In our daily life, we make predictions in various situations, e.g., we predict tomorrow's weather, outcomes of soccer matches, or stock price. In those predictions, our neural system receives some inputs (e.g., sky scene in predicting tomorrow's weather) and represent future states (e.g., tomorrow's weather). This representation of future states is referred to as prospective coding (ref. Komura et al., 2001). Here, I demonstrate that the prospective coding plays an essential role in human motor learning and motor decision making.

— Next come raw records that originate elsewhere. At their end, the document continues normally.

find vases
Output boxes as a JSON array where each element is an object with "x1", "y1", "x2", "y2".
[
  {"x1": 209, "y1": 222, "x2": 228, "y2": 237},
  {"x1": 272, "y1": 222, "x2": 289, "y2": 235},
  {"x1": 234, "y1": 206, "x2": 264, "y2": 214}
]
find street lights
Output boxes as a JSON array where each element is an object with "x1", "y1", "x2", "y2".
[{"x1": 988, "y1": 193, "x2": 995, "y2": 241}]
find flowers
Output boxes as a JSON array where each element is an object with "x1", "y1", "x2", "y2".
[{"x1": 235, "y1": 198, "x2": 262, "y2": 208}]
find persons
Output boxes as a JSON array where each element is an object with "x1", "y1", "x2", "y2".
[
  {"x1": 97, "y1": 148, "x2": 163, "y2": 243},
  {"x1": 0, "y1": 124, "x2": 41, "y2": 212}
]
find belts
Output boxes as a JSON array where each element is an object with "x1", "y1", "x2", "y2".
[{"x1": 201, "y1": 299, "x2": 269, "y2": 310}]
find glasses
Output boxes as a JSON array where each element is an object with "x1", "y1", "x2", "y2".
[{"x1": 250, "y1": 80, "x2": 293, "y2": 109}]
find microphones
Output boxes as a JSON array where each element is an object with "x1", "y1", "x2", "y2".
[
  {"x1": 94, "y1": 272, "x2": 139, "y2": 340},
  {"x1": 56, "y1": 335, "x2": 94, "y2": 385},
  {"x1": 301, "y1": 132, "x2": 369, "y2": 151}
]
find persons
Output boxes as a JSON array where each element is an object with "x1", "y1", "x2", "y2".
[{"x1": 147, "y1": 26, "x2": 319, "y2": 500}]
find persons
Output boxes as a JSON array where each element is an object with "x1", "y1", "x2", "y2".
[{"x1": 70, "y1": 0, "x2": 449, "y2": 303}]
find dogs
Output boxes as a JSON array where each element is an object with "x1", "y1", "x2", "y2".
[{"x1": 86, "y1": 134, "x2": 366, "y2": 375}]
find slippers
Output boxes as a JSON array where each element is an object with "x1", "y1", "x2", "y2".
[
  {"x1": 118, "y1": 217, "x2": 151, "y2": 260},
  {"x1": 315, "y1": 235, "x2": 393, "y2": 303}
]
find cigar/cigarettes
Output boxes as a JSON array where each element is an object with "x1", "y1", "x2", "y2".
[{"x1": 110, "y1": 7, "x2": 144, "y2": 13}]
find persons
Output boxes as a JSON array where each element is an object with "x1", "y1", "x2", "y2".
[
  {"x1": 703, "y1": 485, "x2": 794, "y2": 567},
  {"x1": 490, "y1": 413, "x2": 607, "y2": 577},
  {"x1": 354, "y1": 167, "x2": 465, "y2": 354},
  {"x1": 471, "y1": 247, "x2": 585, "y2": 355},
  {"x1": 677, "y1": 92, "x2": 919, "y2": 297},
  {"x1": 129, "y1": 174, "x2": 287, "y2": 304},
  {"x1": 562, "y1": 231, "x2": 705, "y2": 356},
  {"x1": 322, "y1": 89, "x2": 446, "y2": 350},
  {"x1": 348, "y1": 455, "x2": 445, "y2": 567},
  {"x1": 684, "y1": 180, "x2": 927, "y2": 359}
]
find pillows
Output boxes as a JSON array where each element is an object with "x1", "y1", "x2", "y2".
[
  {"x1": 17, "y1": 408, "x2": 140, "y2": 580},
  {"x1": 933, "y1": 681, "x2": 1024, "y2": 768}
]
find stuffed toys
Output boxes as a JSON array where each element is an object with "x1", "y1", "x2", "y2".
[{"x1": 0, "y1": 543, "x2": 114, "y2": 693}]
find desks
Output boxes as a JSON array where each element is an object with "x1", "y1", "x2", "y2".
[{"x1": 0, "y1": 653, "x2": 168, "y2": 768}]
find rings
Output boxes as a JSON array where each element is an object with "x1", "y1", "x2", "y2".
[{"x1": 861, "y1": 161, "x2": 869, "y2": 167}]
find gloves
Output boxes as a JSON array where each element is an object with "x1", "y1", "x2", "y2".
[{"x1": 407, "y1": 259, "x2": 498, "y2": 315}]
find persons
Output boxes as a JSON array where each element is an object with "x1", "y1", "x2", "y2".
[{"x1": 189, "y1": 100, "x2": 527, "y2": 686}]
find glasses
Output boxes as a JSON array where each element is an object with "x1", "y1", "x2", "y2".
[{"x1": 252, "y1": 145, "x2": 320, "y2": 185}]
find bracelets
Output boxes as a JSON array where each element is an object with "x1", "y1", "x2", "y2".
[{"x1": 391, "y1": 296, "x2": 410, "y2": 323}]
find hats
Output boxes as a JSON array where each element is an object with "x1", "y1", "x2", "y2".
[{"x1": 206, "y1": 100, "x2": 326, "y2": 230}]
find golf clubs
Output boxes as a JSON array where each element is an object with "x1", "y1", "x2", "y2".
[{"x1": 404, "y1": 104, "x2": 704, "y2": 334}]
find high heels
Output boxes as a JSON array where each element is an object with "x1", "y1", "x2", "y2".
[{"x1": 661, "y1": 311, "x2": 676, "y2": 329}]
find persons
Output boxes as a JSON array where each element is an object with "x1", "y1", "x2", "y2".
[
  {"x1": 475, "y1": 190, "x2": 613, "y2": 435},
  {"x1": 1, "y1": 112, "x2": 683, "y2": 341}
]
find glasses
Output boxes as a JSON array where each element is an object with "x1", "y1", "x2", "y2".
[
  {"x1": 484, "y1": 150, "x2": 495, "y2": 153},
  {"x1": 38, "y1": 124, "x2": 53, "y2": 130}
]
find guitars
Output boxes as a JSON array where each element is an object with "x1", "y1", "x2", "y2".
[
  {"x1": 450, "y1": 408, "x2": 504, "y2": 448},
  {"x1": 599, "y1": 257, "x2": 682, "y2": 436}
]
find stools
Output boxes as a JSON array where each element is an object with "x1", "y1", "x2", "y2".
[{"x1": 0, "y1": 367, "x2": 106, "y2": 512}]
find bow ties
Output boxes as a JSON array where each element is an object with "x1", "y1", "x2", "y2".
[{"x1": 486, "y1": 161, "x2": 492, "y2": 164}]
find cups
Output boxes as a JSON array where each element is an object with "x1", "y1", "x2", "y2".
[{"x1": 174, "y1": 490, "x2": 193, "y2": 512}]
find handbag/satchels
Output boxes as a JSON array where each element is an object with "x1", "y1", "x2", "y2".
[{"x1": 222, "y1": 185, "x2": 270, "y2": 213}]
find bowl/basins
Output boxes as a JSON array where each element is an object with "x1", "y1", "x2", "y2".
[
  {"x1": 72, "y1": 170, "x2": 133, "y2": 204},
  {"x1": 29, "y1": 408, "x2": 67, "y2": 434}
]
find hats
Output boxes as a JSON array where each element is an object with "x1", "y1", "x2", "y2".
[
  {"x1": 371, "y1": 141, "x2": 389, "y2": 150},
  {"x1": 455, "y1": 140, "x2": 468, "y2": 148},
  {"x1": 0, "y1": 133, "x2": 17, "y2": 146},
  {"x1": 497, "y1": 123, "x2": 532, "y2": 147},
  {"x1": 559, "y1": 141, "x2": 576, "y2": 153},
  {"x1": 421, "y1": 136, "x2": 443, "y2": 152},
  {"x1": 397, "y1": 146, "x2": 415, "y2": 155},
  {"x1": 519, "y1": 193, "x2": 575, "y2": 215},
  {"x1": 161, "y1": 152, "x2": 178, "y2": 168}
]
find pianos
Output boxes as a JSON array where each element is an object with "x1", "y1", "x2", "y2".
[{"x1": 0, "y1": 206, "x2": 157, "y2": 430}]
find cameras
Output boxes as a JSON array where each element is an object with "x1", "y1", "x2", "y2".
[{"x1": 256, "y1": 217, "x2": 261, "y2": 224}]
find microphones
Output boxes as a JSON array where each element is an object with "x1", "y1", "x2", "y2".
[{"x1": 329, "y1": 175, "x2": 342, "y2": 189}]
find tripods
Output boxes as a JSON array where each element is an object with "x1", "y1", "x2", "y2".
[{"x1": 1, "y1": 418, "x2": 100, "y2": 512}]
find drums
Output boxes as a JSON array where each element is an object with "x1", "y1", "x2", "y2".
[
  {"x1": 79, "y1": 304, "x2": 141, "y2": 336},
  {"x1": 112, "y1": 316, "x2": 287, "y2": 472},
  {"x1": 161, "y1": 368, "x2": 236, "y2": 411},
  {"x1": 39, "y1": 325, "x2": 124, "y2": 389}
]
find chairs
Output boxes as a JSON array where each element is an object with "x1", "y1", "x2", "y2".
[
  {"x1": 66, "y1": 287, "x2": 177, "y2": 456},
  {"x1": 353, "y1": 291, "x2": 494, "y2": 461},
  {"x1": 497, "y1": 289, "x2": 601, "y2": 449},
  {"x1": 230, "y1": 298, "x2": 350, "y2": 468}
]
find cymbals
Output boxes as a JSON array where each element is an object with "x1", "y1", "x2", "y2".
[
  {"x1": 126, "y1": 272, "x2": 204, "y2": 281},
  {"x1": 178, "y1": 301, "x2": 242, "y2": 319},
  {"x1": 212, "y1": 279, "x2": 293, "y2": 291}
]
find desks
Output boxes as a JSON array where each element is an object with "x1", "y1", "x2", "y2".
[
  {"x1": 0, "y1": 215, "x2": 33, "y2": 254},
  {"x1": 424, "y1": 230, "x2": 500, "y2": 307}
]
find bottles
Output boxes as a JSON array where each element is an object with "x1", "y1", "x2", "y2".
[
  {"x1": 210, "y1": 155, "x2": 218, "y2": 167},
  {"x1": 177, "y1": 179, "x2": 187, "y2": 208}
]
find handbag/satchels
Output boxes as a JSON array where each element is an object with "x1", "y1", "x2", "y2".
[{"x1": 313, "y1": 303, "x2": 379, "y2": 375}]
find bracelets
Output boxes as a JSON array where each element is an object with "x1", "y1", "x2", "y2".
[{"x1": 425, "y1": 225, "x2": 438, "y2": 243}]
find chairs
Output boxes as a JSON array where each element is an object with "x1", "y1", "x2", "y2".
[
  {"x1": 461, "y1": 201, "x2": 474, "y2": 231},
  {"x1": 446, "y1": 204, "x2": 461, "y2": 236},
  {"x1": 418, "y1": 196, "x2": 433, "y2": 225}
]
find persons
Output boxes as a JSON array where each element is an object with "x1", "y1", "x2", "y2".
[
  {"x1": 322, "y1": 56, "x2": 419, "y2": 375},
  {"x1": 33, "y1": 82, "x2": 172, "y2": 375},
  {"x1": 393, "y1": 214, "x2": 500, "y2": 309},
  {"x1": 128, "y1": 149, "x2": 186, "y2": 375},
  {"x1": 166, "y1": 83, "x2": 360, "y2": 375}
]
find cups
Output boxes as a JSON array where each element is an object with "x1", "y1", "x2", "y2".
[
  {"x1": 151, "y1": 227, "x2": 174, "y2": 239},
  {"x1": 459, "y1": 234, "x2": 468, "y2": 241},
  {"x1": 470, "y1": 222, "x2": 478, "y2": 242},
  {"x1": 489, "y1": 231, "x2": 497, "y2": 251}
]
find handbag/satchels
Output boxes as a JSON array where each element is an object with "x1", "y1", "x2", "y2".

First, I explain about our computational model of motor learning. Diverse features of motor learning have been reported in numerous studies, but no single theoretical framework concurrently accounts for these features. We propose models for motor learning to explain these features in a unified way by extending a motor primitive framework (ref. Thoroughman & Shadmehr, 2000, Nature). Our model assumes that the recruitment pattern of motor primitives is determined by the predicted movement error of an upcoming movement (prospective error). I demonstrate that this model has a strong explanatory power to reproduce a wide variety of motor-learning-related phenomena that have been separately explained by different computational models.
Second, I explain about motor decision making in a competitive game. Although risk-seeking behavior in human motor decision making has been reported in several studies (e.g., Wu et al., 2009), those studies focused on an experiment with a single subject. In our daily life (especially in music or sports), our decision making (action selection) can be influenced by opponents in competitive games and partners in collaborative games; however, how decision making is affected by others remains unclear. Our experimental results demonstrate that subjects show risk-averse behavior at the onset of a competitive game, in contrast to risk-seeking behavior when they performed the same movement without any opponent. To understand the risk-averse behavior in a competitive game, we propose a computational model. Our computational model suggests that the risk-averse behavior is a result of optimization when our decision making is influenced by the predicted actions and results of ourselves and opponents (prospective outcome).
References:  K. Takiyama, M. Hirashima, D. Nozaki, Prospective errors determine motor learning, Nature Communications, 6, 5925: 1-12 (2015),  K. Ota, K. Takiyama, Competitive game influences risk-sensitivity in motor decision-making, Program No. 316.2. 2017 Washington, DC: Society for Neuroscience, 2017.